Selon l’observatoire des sondages, l’effectif est « insuffisant (575 sondés) pour que les résultats soient significatifs statistiquement, et encore plus lorsque 51% d’entre eux affirment par exemple que "les juifs ont trop de pouvoir en politique" (...). Autre aspect critiquable. Comme il n’existe aucune donnée permettant d’établir et définir démographiquement la population "musulmane” (la collecte de données dites "ethniques" est interdite en France), les extrapolations "maison" faites par l’Ifop à partir des données de la population "immigrée" de l’INSEE sont douteuses, comme la manière dont en pratique ont été sélectionnés ("identifiés" ?) les "musulmans" sondés. Et Nonna Mayer d’ajouter très justement que sur un sujet aussi sensible la rue n’est pas le lieu le plus indiqué pour poser des questions. »
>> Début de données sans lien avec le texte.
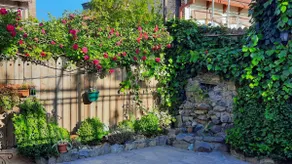 Family Hotel Saba - Image 2
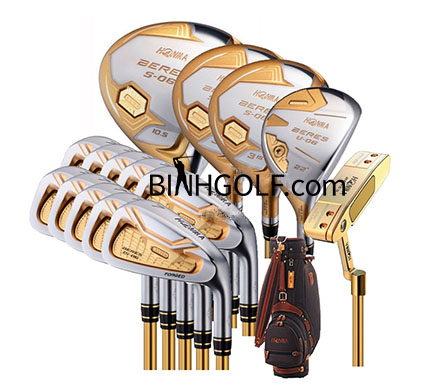 bo-gay-golf-honma-beres-s-06-4-sao-new-model2-1.jpg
Dominique Reynié s’est défendu en faisant remarquer que Nonna Mayer écrit sa nette préférence pour la méthode utilisée par les auteurs du livre Français comme les autres ? (Presses de Science Po, 2005). Il leur laisse donc la conclusion : « Les Français originaires d’Afrique ou de Turquie penchent plus souvent du côté des réponses présumées antisémites que leurs homologues de l’enquête miroir (…). Les écarts varient entre + 19 points pour la question sur le pouvoir des juifs en France, + 15 pour les questions sur la responsabilité à l’égard du conflit israélo-palestinien et sur “on parle trop de l’extermination des juifs”, et + 7 pour l’opinion “pour les juifs français, Israël compte plus que la France” », et plus loin : « Les actes antisémites n’impliquent qu’une proportion marginale de la population, mais force est de constater que les préjugés antijuifs ne sont pas un épiphénomène. » Autrement dit, il suggère que cette étude recoupe le sondage de l’IFOP.